When questioned about why the proposal did not want to settle some of the political questions that could stave off conflict before it pours money into infrastructure, Kushner said: “That’s been the traditional thinking, and that has not worked.”

“The president is not a traditional politician. He wants to do things in a different way. If we can get people through this process to look at this problem differently, to see what the future could be, then I think that could be a very very successful thing.”

Outlining the Trump administration’s “different” approach, he said: “What we have tried to do is help people identify what a future could look like. And hopefully we get people to all agree … and then we get people to look at, maybe, let’s commit to the future in the event that there is a peace agreement. Perhaps that will create a different condition through which people can then approach some of these political issues that have been unresolvable for a very long time.”

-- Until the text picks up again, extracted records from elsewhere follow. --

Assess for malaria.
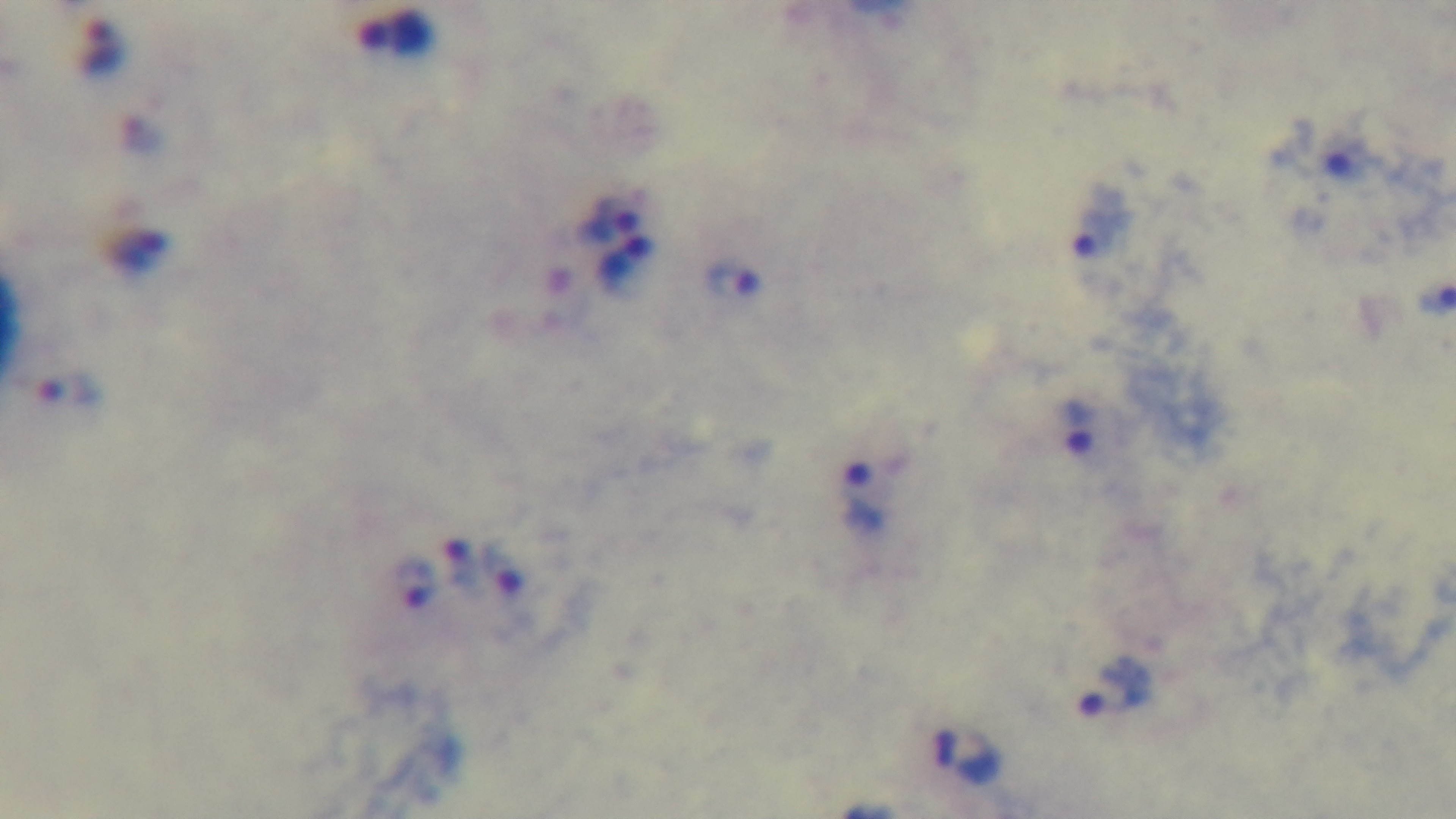
Infected.

One field from the slide. Giemsa stain. Mounted 4K digital camera. 100x oil-immersion objective. Preparation: thick smear. Light microscopy.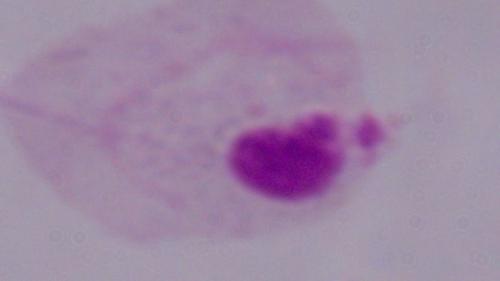
Summary:
  - Identification: trichomonad
  - Modality: micrograph
  - Magnification: 1000x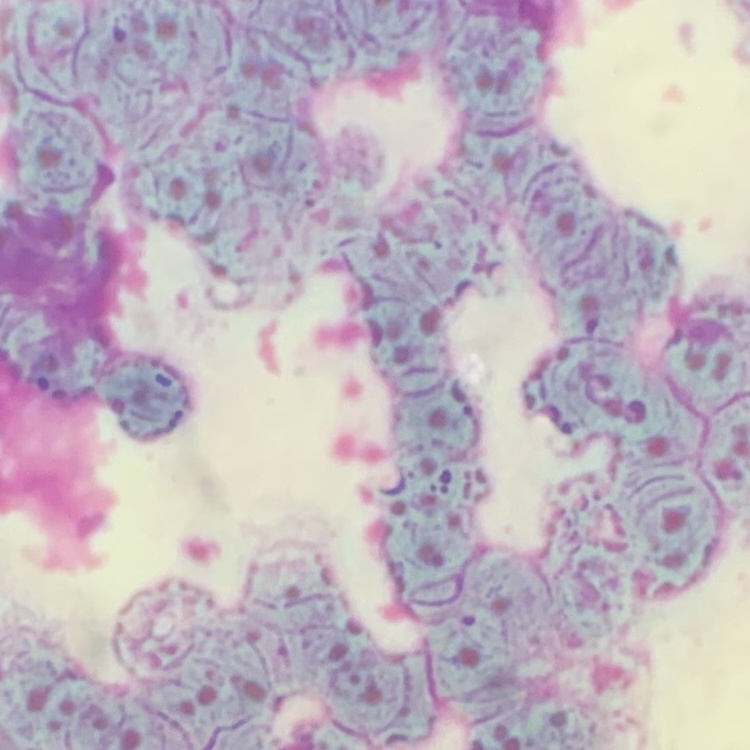

erythrocyte morphology = rouleaux formation
stain = Field's or Giemsa
image type = square crop of a larger photomicrograph
preparation = thin peripheral smear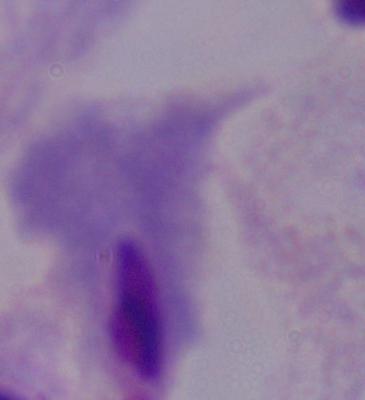
Photomicrograph. A trichomonad is seen. 1000x magnification.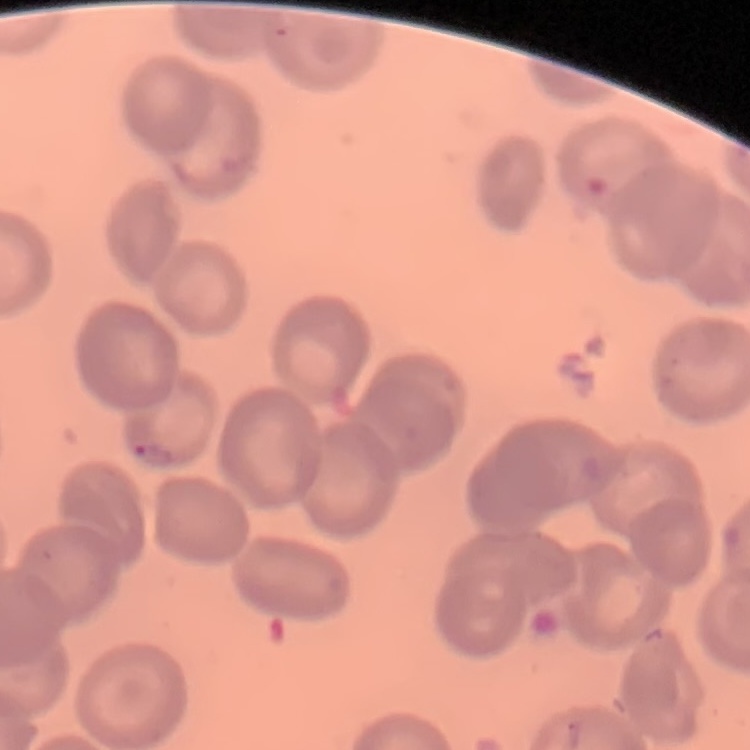 The erythrocytes show no rouleaux formation. Thin peripheral smear. Field's or Giemsa stain. One tile cut from a larger photomicrograph.State which cell type is depicted.
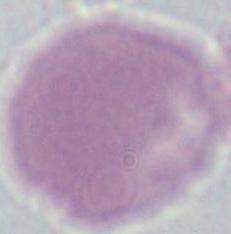

This is an erythrocyte.

Micrograph. 1000x magnification.Classify this cell by malaria status.
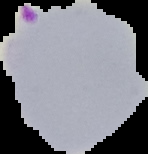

“It’s a problem that has been unsolved for many, many years and I think that a lot of the criticisms we get are from people who have tried to do this in the past and have failed and then they criticise us for not doing it the same way that they’ve done it,” he said.

Kushner called the 2002 Arab Peace Initiative “a great effort” but said it is not possible to solve the decades-long Israeli-Palestinian conflict with a deal along those lines.

“I think we all have to recognise that if there ever is a deal, it’s not going to be along the lines of the Arab peace initiative. It will be somewhere between the Arab peace initiative and somewhere between the Israeli position,” he said.

He also defended Trump’s 2017 decision to recognise Jerusalem as Israel’s capital, saying: “Israel is a sovereign nation; a sovereign nation has the right to determine where their capital is and America has the right to recognise the decision.” He said the relocation of the embassy should not affect final-status negotiations with the Palestinians.

Kushner said that on both the Israeli and Palestinian sides, there are voices who accuse the other of having no interest in peace. But he added that peace needs to come from compromise and negotiation.

“If we want to find a pathway forward, it means that both sides need to find a place where they both feel that they can gain more than they give, and move forward and have the opportunities to live better lives,” he said.